Nella mitologia greca erano le personificazioni divinizzate delle stagioni e del tempo che trascorre.
Chi erano le Ore
Le Ore o Stagioni erano figure della mitologia greca, figlie di Zeus il padre degli dei e di Temi.
Temi era la seconda moglie di Zeus, dea primordiale del diritto naturale e dell’ordine.
Le Ore erano sorelle delle Moire (le Parche per gli antichi Romani) ed erano considerate le custodi dell’Olimpo, la dimora degli dei.
Esse sorvegliavano le porte della residenza degli dei, aprendole e richiudendole per disperdere o accumulare, ove fosse necessario, la densa cortina di nubi che ricopriva la vetta dell’Olimpo.
Inoltre erano al servizio di Era la prima moglie di Zeus, Giunone per i Romani, dea che esse stesse avevano allevato e cresciuta.
Presiedevano anche al cocchio di Era e di Elio, attaccando e staccando i loro cavalli, e facevano pure parte del corteo al seguito di Dioniso e Afrodite.
Di solito erano rappresentate come leggiadre fanciulle che stringevano tra le mani una pianticella o un fiore.
In origine le Ore erano in tre e simboleggiavano l’alternarsi delle stagioni che per gli antichi greci erano tre: primavera, estate e autunno fuse insieme, inverno.
Conosciamo i loro nomi: Eunomia, la Legalità; Dike, la Giustizia; Irene, la Pace.
Eunomia rappresentava la legge e la legislazione.
In epoca romana divenne la divinità della Disciplina.
Dike è la dea della Giustizia, ed è rappresentata come una vergine perché cosi, deve essere la giustizia, pura dalle corruzioni umane.
Irene, la dea della Pace, era rappresentata come una giovane donna che sorreggeva con un braccio Pluto bambino, dio della ricchezza e nell’altra mano recava una cornucopia con un ramoscello d’ulivo, entrambi simboli della prosperità durante i periodi di pace.
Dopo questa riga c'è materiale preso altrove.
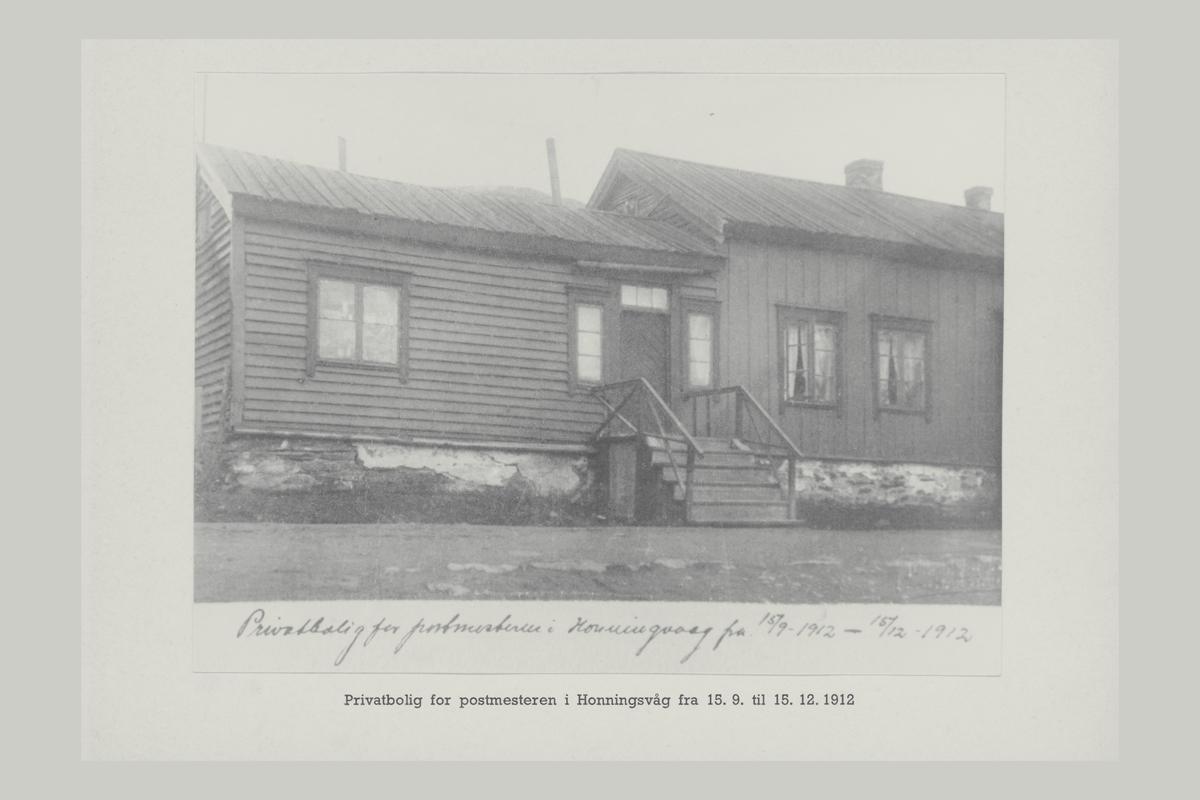 eksteriør, Honningsvåg, privatbolig for postmesteren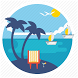 أخبار السياحة والسفر by Atta Apps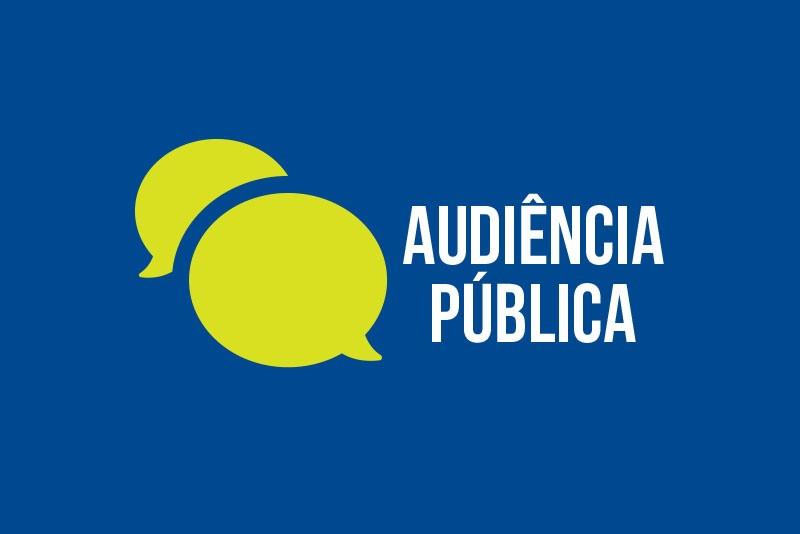 Oeiras realiza nesta quarta (19) Audiência Pública para Prestação de Contas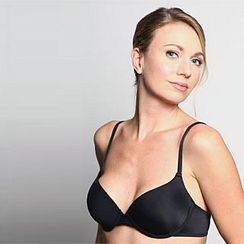 Breeze Comfort - Patented BASIC Perforated Padded Bra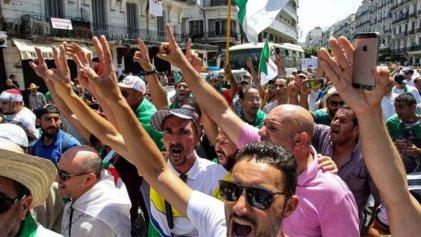 Boicot masivo a las elecciones en Argelia y una situación social explosiva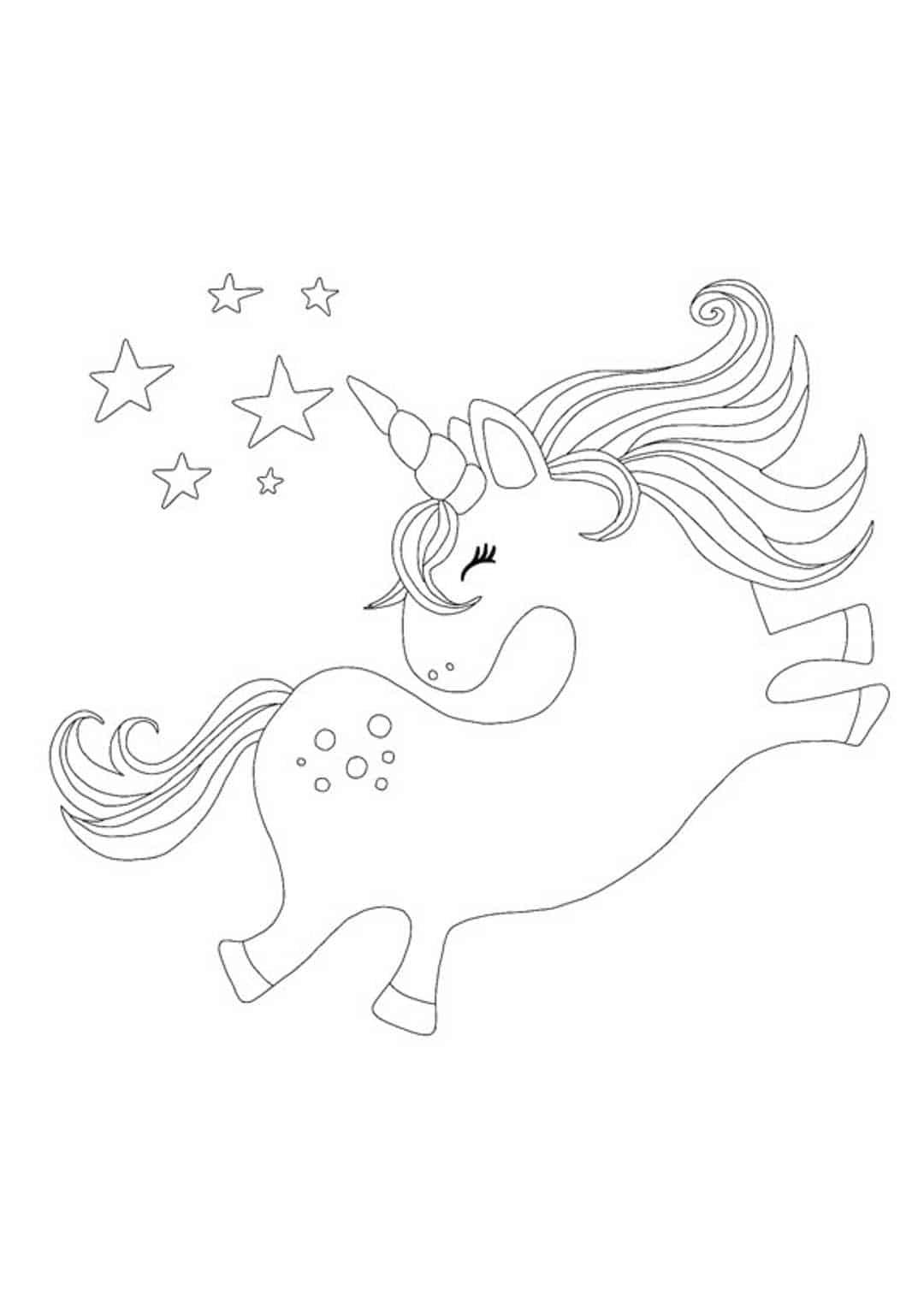 Cute unicorn stars coloring page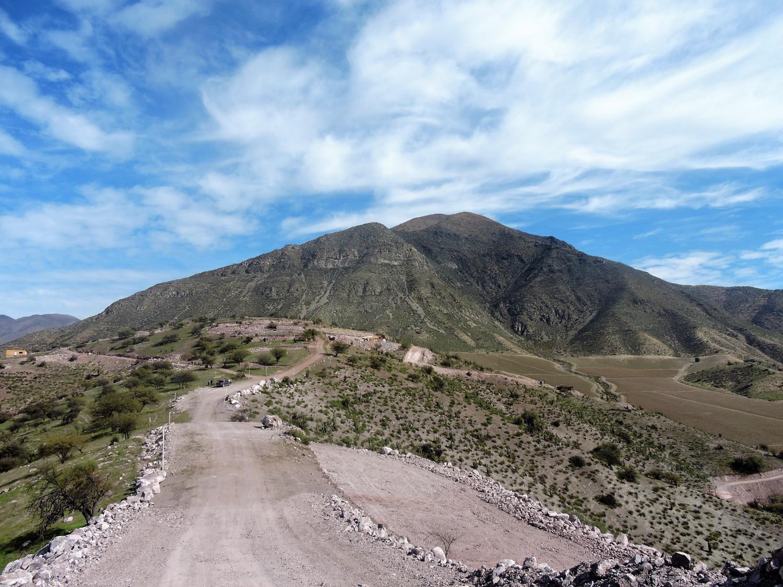 Venta de parcelas en Alto Tierras Blancas, San Felipe, V Región.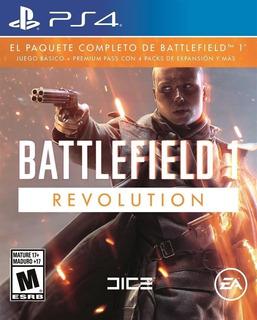 Battlefield 1 Revolution ~ Ps4 Digital Español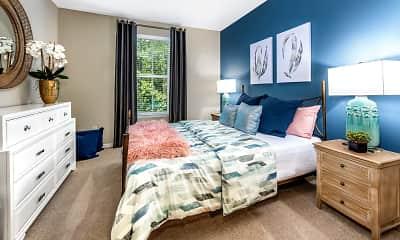 Bedroom, Integra River Run, 2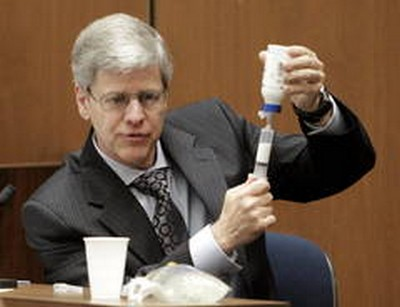 Did Expert Witness Defend Dr. Conrad Murray By Saying Propofol Is Safe?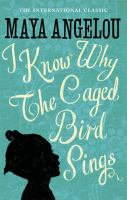 I know why the caged bird sing Book Cover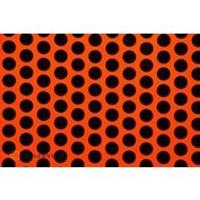 Oracover Easyplot Fun 1 92-064-071-002 (l x b) 2000 mm x 200 mm Rood-oranje-zwart (fluorescerend)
Poi le Ore, sempre secondo gli antichi greci, divennero in sei e si aggiunsero: Tallo, la fioritura primaverile; Auso, il rigoglio estivo; Carpo, la fruttificazione autunnale.
In epoca romana, alle originali sei fanciulle greche, se ne aggiunsero altre tre: Ferusa, la sostanza; Euporia, l’abbondanza; Ortosia, la prosperità.
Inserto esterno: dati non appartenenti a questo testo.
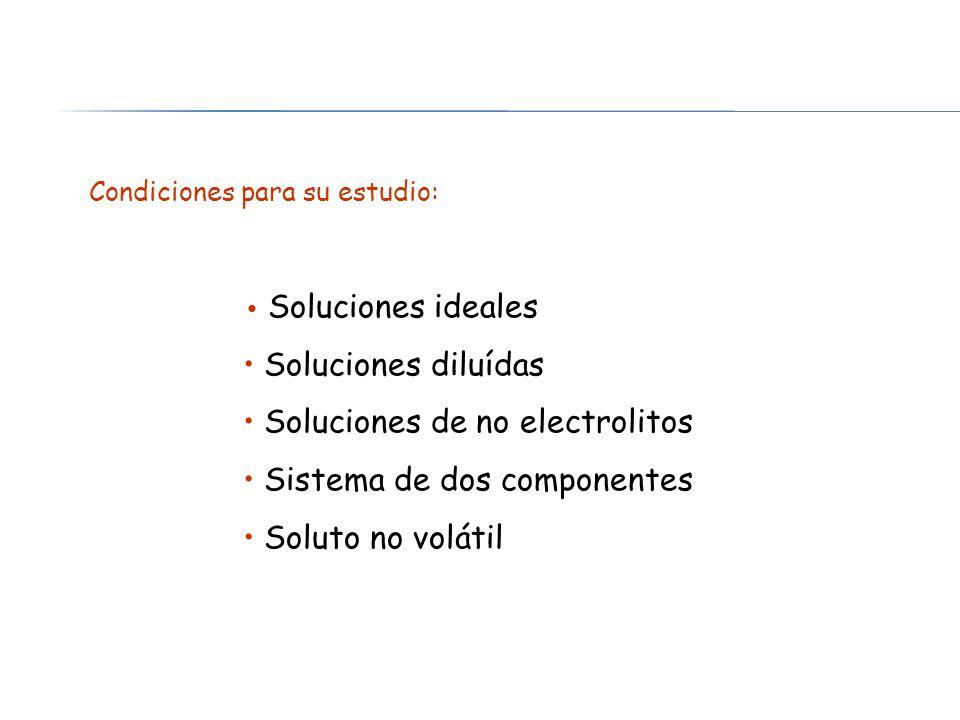 Soluciones ideales Soluciones diluídas Soluciones de no electrolitos Sistema de dos componentes Soluto no volátil Condiciones para su estudio: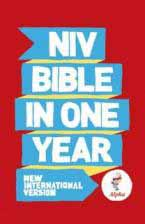 New International Version (NIV) Alpha Bible In One Year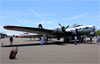 Boeing B-17G Flying Fortress, N5017N, da EAA (Experimental Aircraft Association). (22/04/2015) Foto: Celia Passerani.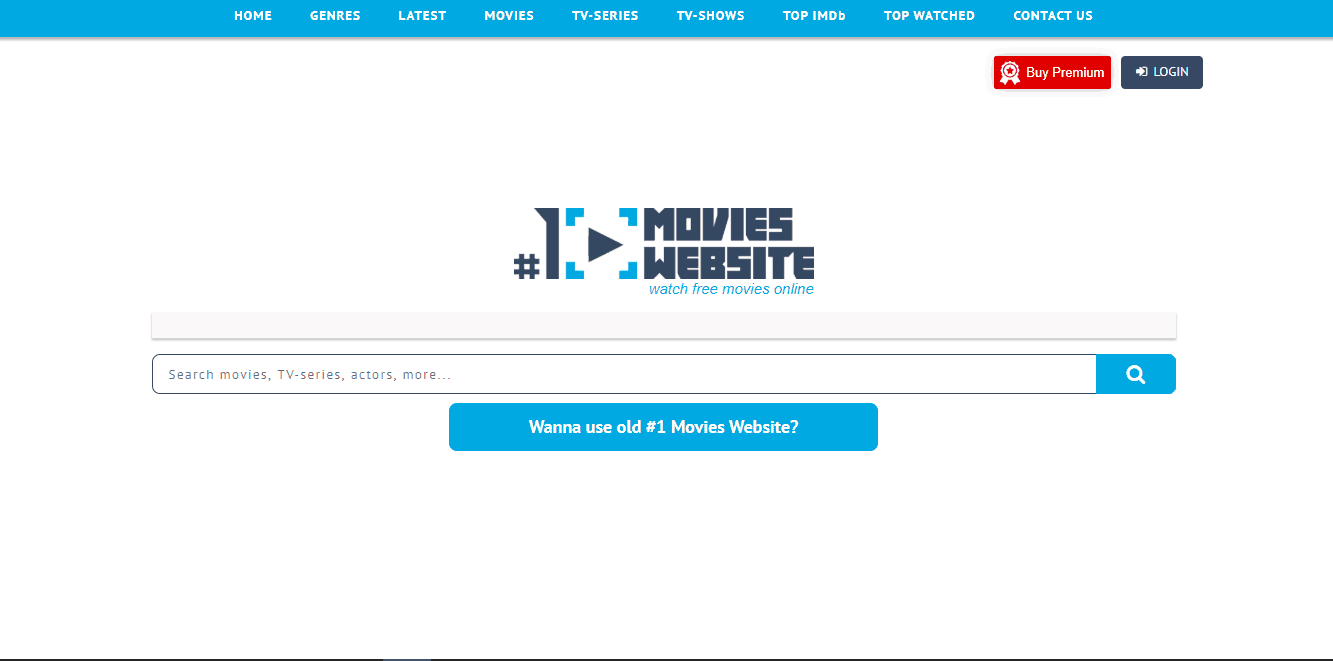 1 Movie Website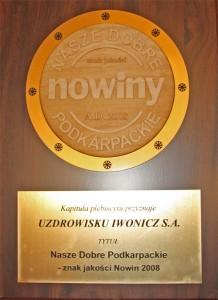 nowiny2008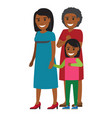 tree generations of women standing together vector image vector image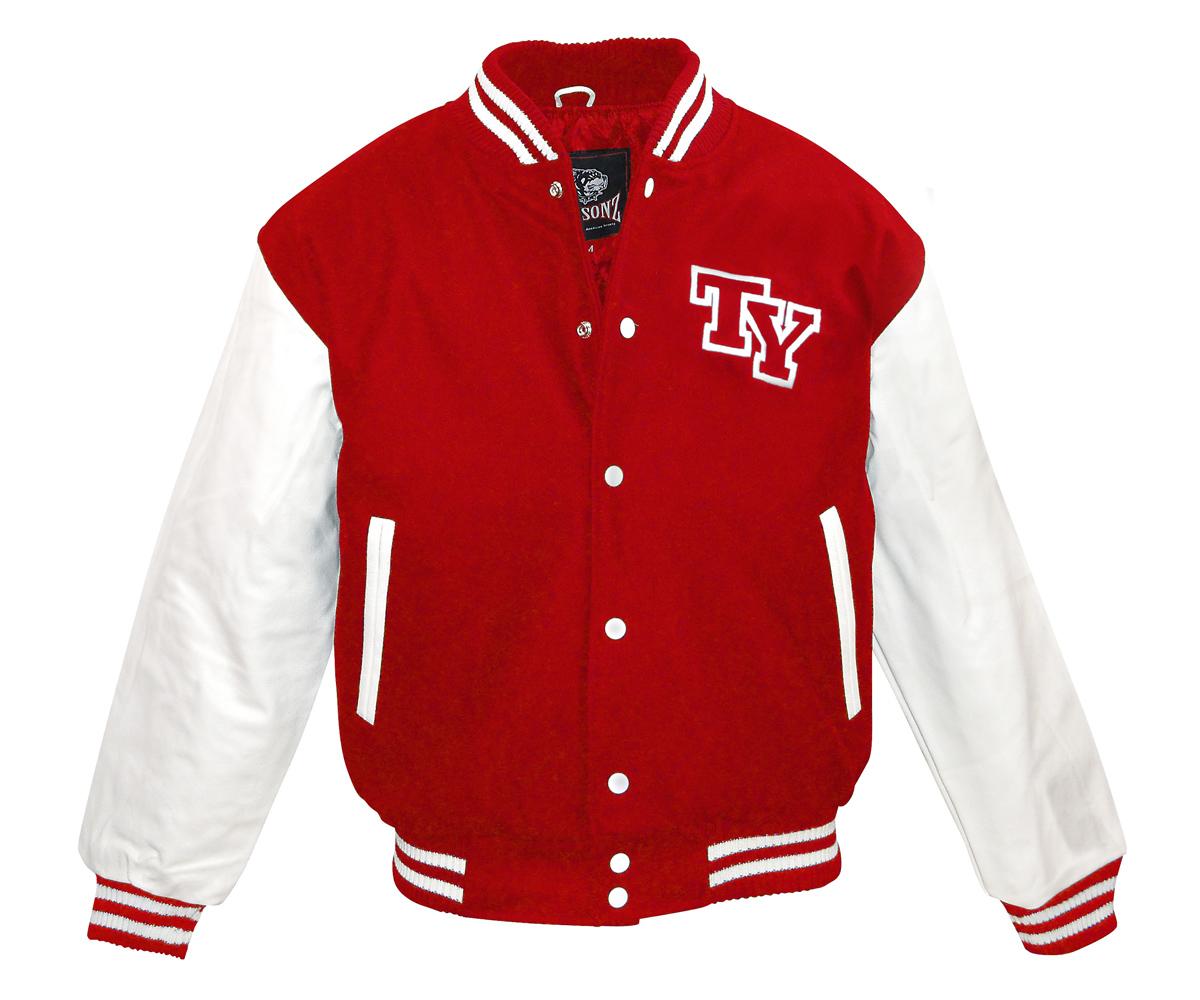 Baseball Jacke TY Logo rot - weiß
Alla fine esse, sempre in epoca romana, finirono per rappresentare lo scorrere del tempo e divennero dapprima dodici e infine ventiquattro bellissime giovani donne.
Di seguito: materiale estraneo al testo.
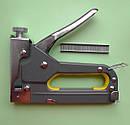 Степлер строительный механический ; скобы для степлера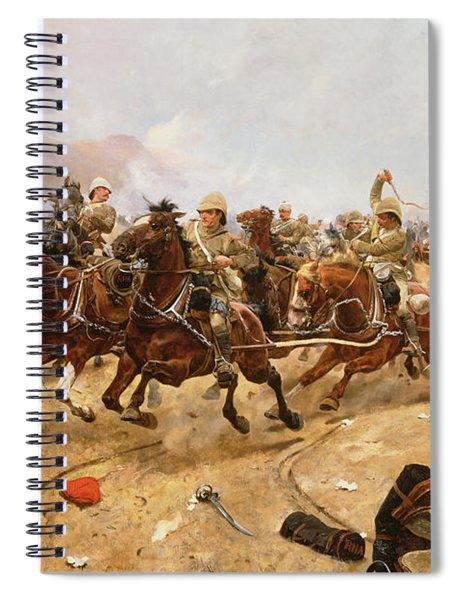 Maiwand Spiral Notebook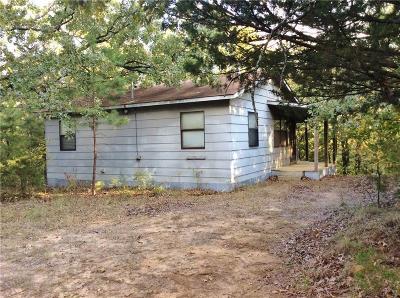 Heavener Single Family Home For Sale: 29095 Cabin LN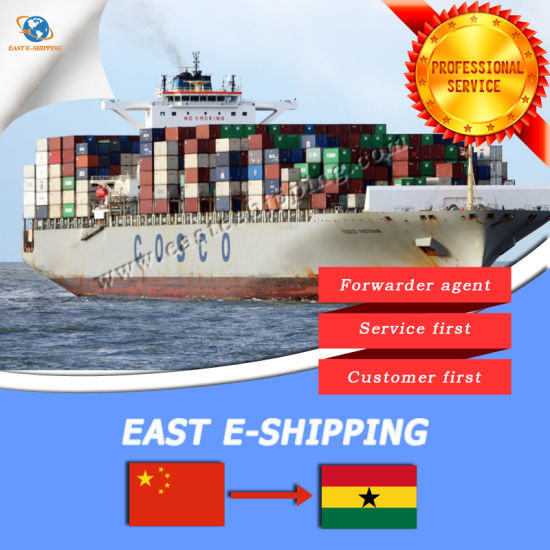 Shipping Freight From China to Ghana pictures & photos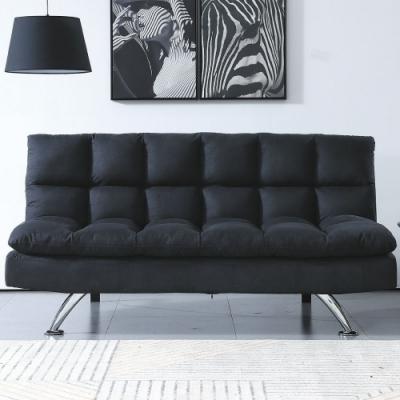 文創集 亞倫 現代黑棉麻布機能沙發/沙發床(展開分段式沙發/沙發床二用設計)-178x105x40cm免組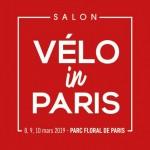 2019-03-08 - Parc Floral de Paris - Route de la Pyramide 75012 Paris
Il mito delle Ore in Storia dell’Arte
Il mito delle leggiadre e bellissime giovani chiamate Ore, ha ispirato la Storia dell’Arte, sia come soggetti singoli, sia come rappresentazione di tutte le sorelle insieme.
Come figlie di Temi, la dea dell’Ordine universale, le Ore erano onorate con un culto particolare e con templi ad Atene, Argo, Corinto e Olimpia.
Da ricordare che, per gli antichi Greci e per i Romani, l’Ordine universale era molto importante, in contrapposizione allo spaventoso Caos.
Esse assicuravano il rispetto delle leggi morali e oltre a tutto, come divinità della natura, presiedevano al ciclo temporale della vegetazione.
Un bassorilievo esposto al Museo del Louvre a Parigi, rappresenta il dio Dioniso con le Ore al seguito.
Si tratta di una copia romana in marmo del primo secolo DC, da un originale greco di epoca ellenistica.
Il pittore italiano Gaetano Previati, uno dei massimi esponenti del movimento artistico detto il Divisionismo, ha incarnato l’eterea bellezza delle Ore in un dipinto del 1899 intitolato La danza delle Ore esposto a Milano alle Gallerie d’Italia.
Il quadro, molto luminoso e dai colori soffusi e dorati, incarna il concetto astratto del trascorrere del tempo nella danza delle Ore.
Le dodici figure femminili, cioè le Ore, danzano leggiadramente tra il cielo, il Sole e la Terra immerse in uno spazio cosmico.
Il geniale Alphonse Mucha pittore, scultore e pubblicitario ceco, uno dei più importanti artisti dell’Art Nouveau, ci ha lasciato un pannello decorativo intitolato Le Ore del Giorno, datato 1899, esposto al Mucha Museum di Praga.
Alla maniera degli antichi greci, il pittore ha rappresentato le Ore nella figura di quattro giovani bellissime donne, inserite in un paesaggio naturale incorniciato all’interno di un elaborato motivo che ricorda una vetrata gotica.